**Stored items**
----------

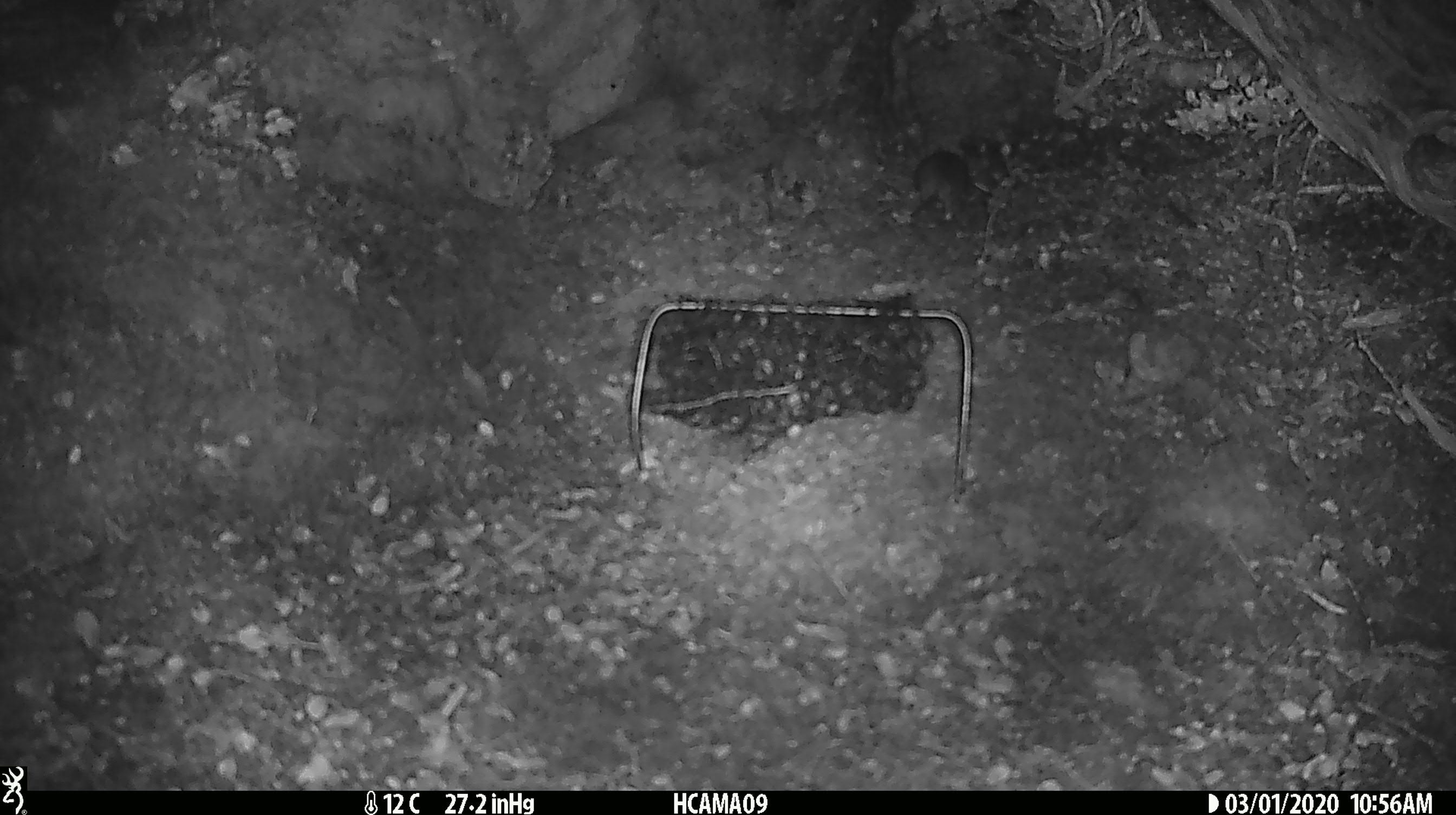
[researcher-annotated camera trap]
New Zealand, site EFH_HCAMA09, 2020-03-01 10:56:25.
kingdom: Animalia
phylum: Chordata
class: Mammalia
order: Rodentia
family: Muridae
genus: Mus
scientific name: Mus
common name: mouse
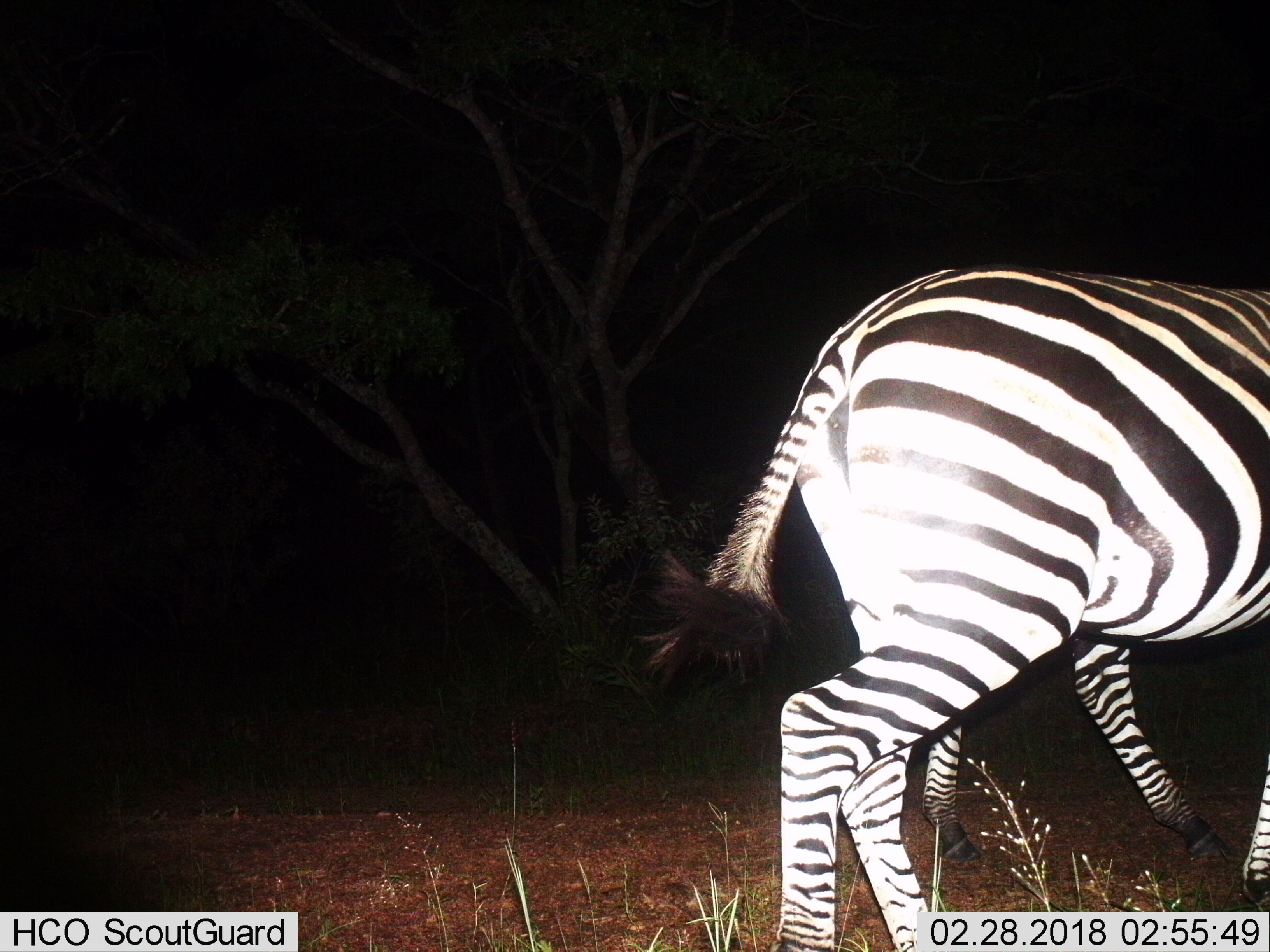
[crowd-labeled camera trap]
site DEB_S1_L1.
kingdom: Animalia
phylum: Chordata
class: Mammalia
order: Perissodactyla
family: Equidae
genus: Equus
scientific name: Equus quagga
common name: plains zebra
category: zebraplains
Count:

----------

**Instructions for the task**
Exclude all images and retype the data precisely.

**Response**
[researcher-annotated camera trap]
New Zealand, site EFH_HCAMA09, 2020-03-01 10:56:25.
kingdom: Animalia
phylum: Chordata
class: Mammalia
order: Rodentia
family: Muridae
genus: Mus
scientific name: Mus
common name: mouse
[crowd-labeled camera trap]
site DEB_S1_L1.
kingdom: Animalia
phylum: Chordata
class: Mammalia
order: Perissodactyla
family: Equidae
genus: Equus
scientific name: Equus quagga
common name: plains zebra
category: zebraplains
Count:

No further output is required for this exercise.